Check your understanding —
• A. Decide whether each statement agrees with the Gold Coast marathon account below. Answer yes or no for each, and quote the exact words of the account that decide it.
(i) The writer ran a first marathon on the Gold Coast on a 30th birthday.
(ii) The writer's fastest marathon was run on the Gold Coast in 2017.
(iii) On the first day of the month, the writer held the 10k record pace for the full distance.
• B. Extend the Gold Coast marathon account beyond its last sentence, keeping the same first-person voice.

Study text —

Mother’s Day, Easter, Anzac Day, Gold Coast Marathon, all cancelled due to COVID-19.
It might seem a little strange for some to include Gold Coast Marathon into this list of yearly events but for 41 years, the Gold Coast marathon has been on the calendar of almost 10,000 people.
For the past 6 years, I’ve been one of those people.
In 2014, I ran my first marathon on the Gold Coast on my 30th birthday and almost every year since (I missed one!) I’ve ran the event.
I ran my fastest marathon there in 2016.
In 2017, I got married on the Friday before race day on Mermaid Beach on the Gold Coast and ran the marathon on the Sunday with my new hubby. There is a running couple statue on that beach now!

So yes, this event is special to me.
When it was COVID cancelled and the race became a virtual one, I couldn’t just let it pass me by.
The Gold Coast marathon with its flat and fast course has been my “try for a PR” course for a while, so why not try and hit those Gold Coast PR’s at home.
I signed up for the Big 4 virtual event, committing to run each distance 5km, 10km, half marathon and full marathon over the course of the month. I opened my big mouth on Instagram vowing to run a PR in each distance. I haven’t run a marathon PR in four years and I only beat my half marathon time last year after four years of trying. Damn big mouth!
To be honest I thought the 5k and the marathon would be the toughest.
On the first day of the month, I set my watch for 5 min per km pace, the pace I would need to break the 10k record. I lasted about 4k and it wasn’t pretty. Oh dear, I thought, this is going to be a very long month.
I took the next day off to go in fresh and on the 3rd of July, I set the watch again, put on my Gold Coast 2019 half marathon playlist (got me a PR last year so…) and went. I wanted to give up at 4km and 6km and 8km. Hell even at 9km with 1km to go I wanted to give up. But I applied the mental strategy that worked so well for me last year and just kept going. I made it with a minute and a half to spare.

Records —

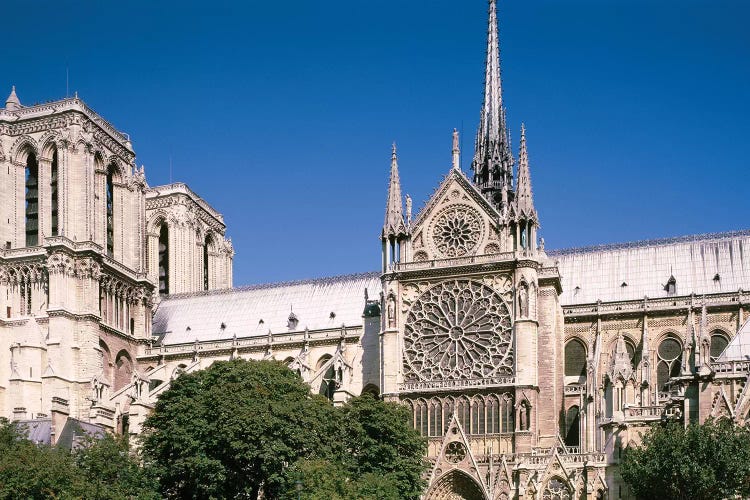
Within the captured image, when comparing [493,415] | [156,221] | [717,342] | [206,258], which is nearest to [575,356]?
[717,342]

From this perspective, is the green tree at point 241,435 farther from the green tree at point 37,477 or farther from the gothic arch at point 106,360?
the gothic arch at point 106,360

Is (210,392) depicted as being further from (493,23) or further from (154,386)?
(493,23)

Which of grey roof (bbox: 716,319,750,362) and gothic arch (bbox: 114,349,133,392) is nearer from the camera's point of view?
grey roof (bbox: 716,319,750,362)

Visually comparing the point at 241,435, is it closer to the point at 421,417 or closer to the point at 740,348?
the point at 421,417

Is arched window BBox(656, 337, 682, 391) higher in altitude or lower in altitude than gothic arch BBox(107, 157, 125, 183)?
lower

Outputs for the tasks —
• A.
(i) Yes: "In 2014, I ran my first marathon on the Gold Coast on my 30th birthday"
(ii) No: "I ran my fastest marathon there in 2016."
(iii) No: "I lasted about 4k and it wasn’t pretty."

• B.
I had to wait a little bit before attempting any more fast efforts. I’ve been trying to tailor my running around my cycle (more to come on this) so I waited for my period to come before having another crack at speed.
On the 19th of July, after taking a couple of days off I had a crack at the 5k. If I’m being honest, I’d had a couple of goes at it and given up half way through the first k and just continued on my normal run. Running this fast really hurts.
My watch was set to 4:20 to 4:30 pace to get that PB. After a bumpy start, I kept pushing. My hubby came with, but sat an annoying distance behind me. At 2km I stopped, paused my watch and whinged before restarting and going again.
At 3k, I knew I probably wouldn’t make it but kept pushing anyway. When the watch started beeping in the 4th kilometre of 4:37 pace I almost stopped.
I managed 22:53 (including my meltdown), 22:44 if you don’t include it. Missing my 22:37 PR by a fair bit. But hey, it is my 2nd fastest 5k time so I’m claiming it as half a win.

I have no excuses. I could blame lockdown, but I was probably just lazy. I did run a half marathon but it wasn’t close to fast and the marathon well that was never going to happen.
Writing this now, I’m a little disappointed in myself, but with everything going on at the moment I’m not about to add something like a virtual event to my list of worries.
With level 3 back in Regional Victoria and Level 4 in Metro Melbourne, future in real life running events look like they will be put on hold for now so I need to have a better go at committing to the odd virtual event.